+++ Supplied text +++
The shareholders of a company appreciate managers who have the ability to reduce the effective tax rate and reward them according to the level of tax burden reduction (Bauman and Schadewald, 2001). According to corporate governance, the new corporate governance code issued to the US in 2013 (see in Appendix) is comprised of the provision according to which the managers remuneration should be paid depending on a package of financial performance indicators which reflect the long-term strategy. Another principle which is added to this idea is the one that says that through remuneration it should be noted if there is new value in company. Haldane (2011) recalls the concept of “myopia loop” materialized through decisions of managers of US banks which lacked long-term positive effects. For the granting of remuneration, the main element was focused on ROE indicator that can be manipulated in financial terms – accounting. Haldane said that by 2007, the CEO remunerations of the largest US banks had become 500 times bigger. The spectacular growth was not due to the corporate governance but due to the lack of importance accorded to it. US Corporate Governance Code published in 2012 requires that managers be paid in accordance with the performance achieved by the company without exceeding more than 1 million dollars, and in that way being efficient from a tax perspective. CEO’s remuneration in the context of effective corporate tax rate was studied by Phillips (2003), which analyzed the effectiveness of tax planning on it. Empirical evidence obtained by Phillips (2003) shows that if business unit manager is rewarded depending on financial performance after tax, through the effective tax rate management, it reduces it. The results do not support a link between CEO’s remuneration, according to the recorded performance after applying the statutory tax rate, and the effective tax rate reduction, but in that they establish the business-unit manager remuneration, they have an indirect role in this reduction. However, it does not mean that the CEO is not concerned with the results after applying taxation. By the nature of the job they are dealing with the company, they have to achieve this task.
+++ Provided material +++
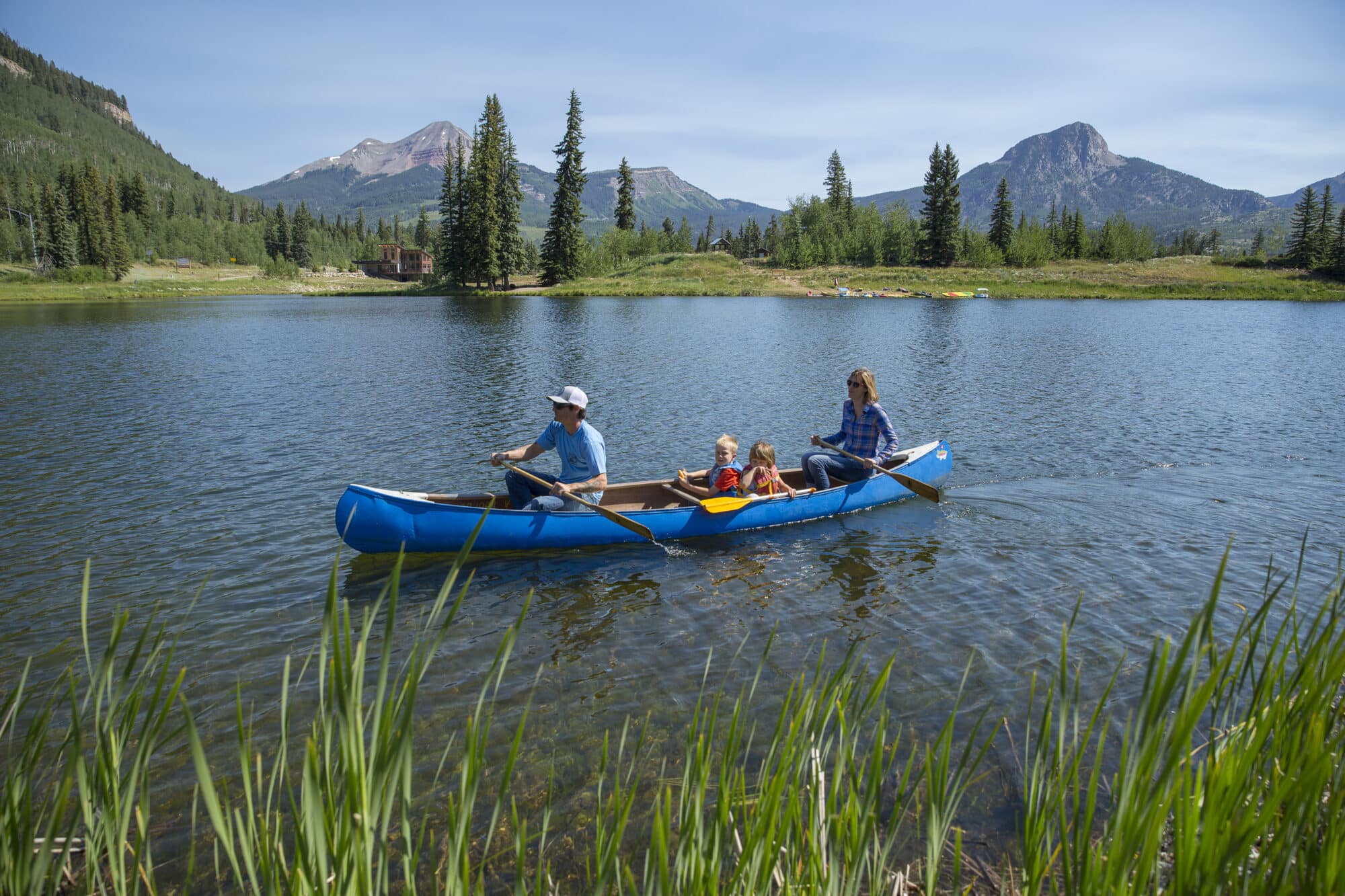 Family takes in the views from a canoe on Twilight Lake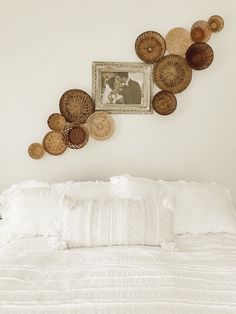 a white bed topped with lots of pillows and pictures on the wall next to it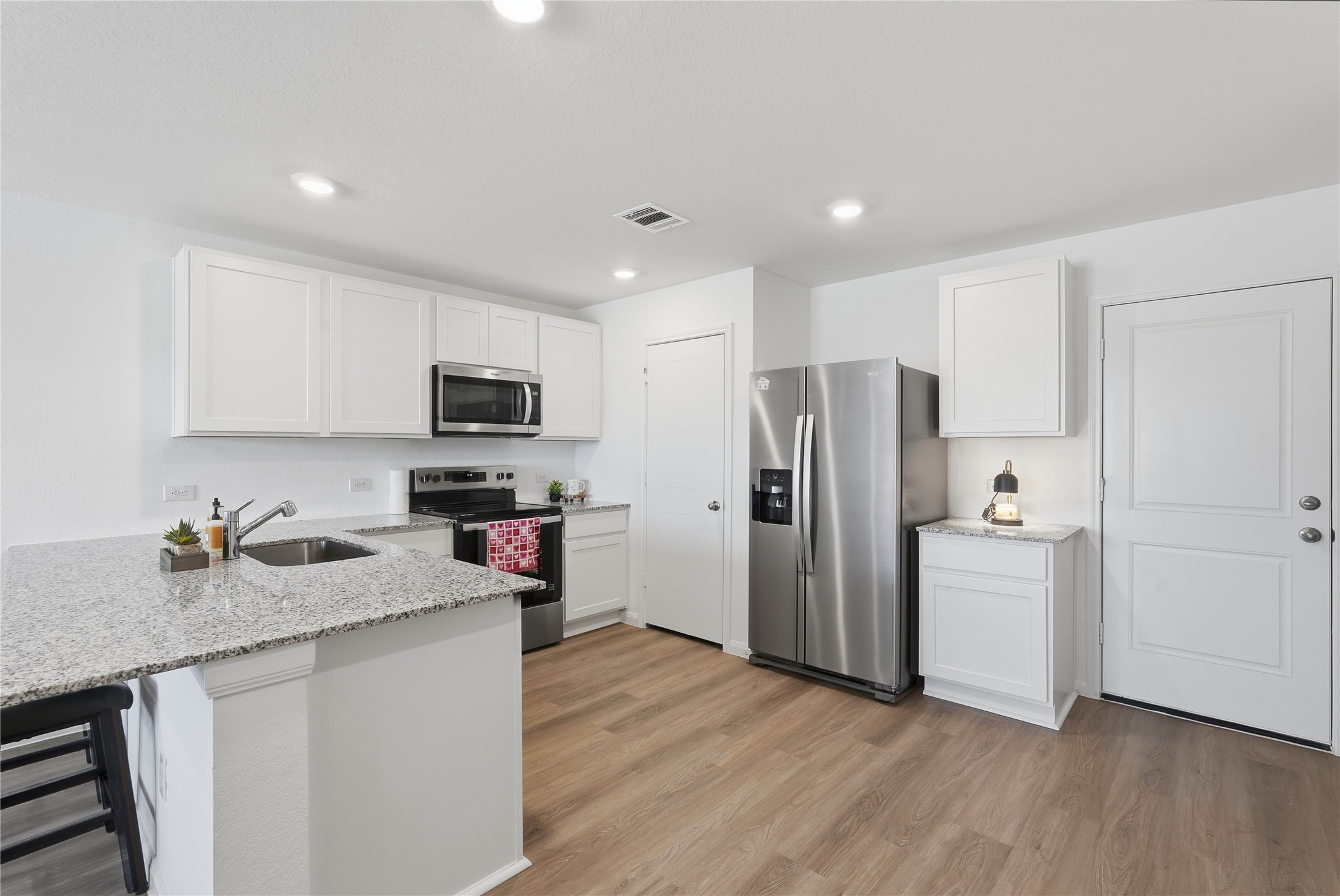 12366 Sword Point Court Willis, TX 77378 - Photo 9 of 21 Kitchen open to living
+++
§ What to work on
**1.** Condense the paragraph of the passage on manager pay and the effective tax rate that begins "The shareholders of a company appreciate managers" into a bulleted list that keeps its main facts.
**2.** In the passage on manager pay and the effective tax rate, which indicator was the main basis for granting remuneration in the US banks Haldane describes?
**3.** Write the next paragraph of the passage on manager pay and the effective tax rate, picking up right after its final sentence.

§ Answers given
**1.**
- Shareholders value managers who can lower the effective tax rate and reward them according to how much they reduce the tax burden (Bauman and Schadewald, 2001).
- The US corporate governance code issued in 2013 says that managers' pay should depend on a package of financial performance indicators that reflect the long-term strategy. Pay should also show whether the company has created new value.
- Haldane (2011) describes a "myopia loop": managers of US banks made decisions that had no long-term positive effects. Their pay was tied mainly to ROE, which can be manipulated through accounting.
- According to Haldane, by 2007 CEO pay at the largest US banks had become 500 times bigger. This happened because corporate governance was given too little importance, not because of corporate governance itself.
- The US Corporate Governance Code of 2012 requires pay to follow company performance without exceeding 1 million dollars, which makes it efficient from a tax perspective.
- Phillips (2003) studied how tax planning affects CEO pay. He found that business-unit managers who are rewarded on after-tax performance reduce the effective tax rate.
- His results show no link between CEO pay based on performance after the statutory tax rate and a lower effective tax rate. However, because CEOs set the pay of business-unit managers, they play an indirect role in that reduction.
- CEOs are still concerned with after-tax results, because the nature of their job requires it.

**2.** The ROE indicator, which can be manipulated through accounting.

**3.**
The main aim of the present work is to identify quantitative approaches of effective tax rate for NASDAQ listed companies in the technology sector. Based on the models found in the literature, we have established the following empirical research hypotheses:
• Hypothesis 1 (H1): The existence of a positive correlation between the effective corporate tax rate and ROA (Gupta and Newberry, 1997; Lee and Swenson, 2012 )
• Hypothesis 2 (H2): The existence of a negative correlation between indebtedness and the effective corporate tax rate (Vintilă et al, 2012; Richarson and Lanis, 2007)
• Hypothesis 3 (H3): The existence of a positive correlation between capital intensity and the effective corporate tax rate (Buijnik and Janssen, 2000)
• Hypothesis 4 (H4): The existence of a negative correlation between company size and the effective corporate tax rate (Kim and Limpaphayom, 1998; Nicodème, 2007b)
• Hypothesis 6 (H6): The existence of a positive correlation between the company’s financial leverage and the effective corporate tax rate (Vintilă and Păunescu, 2014)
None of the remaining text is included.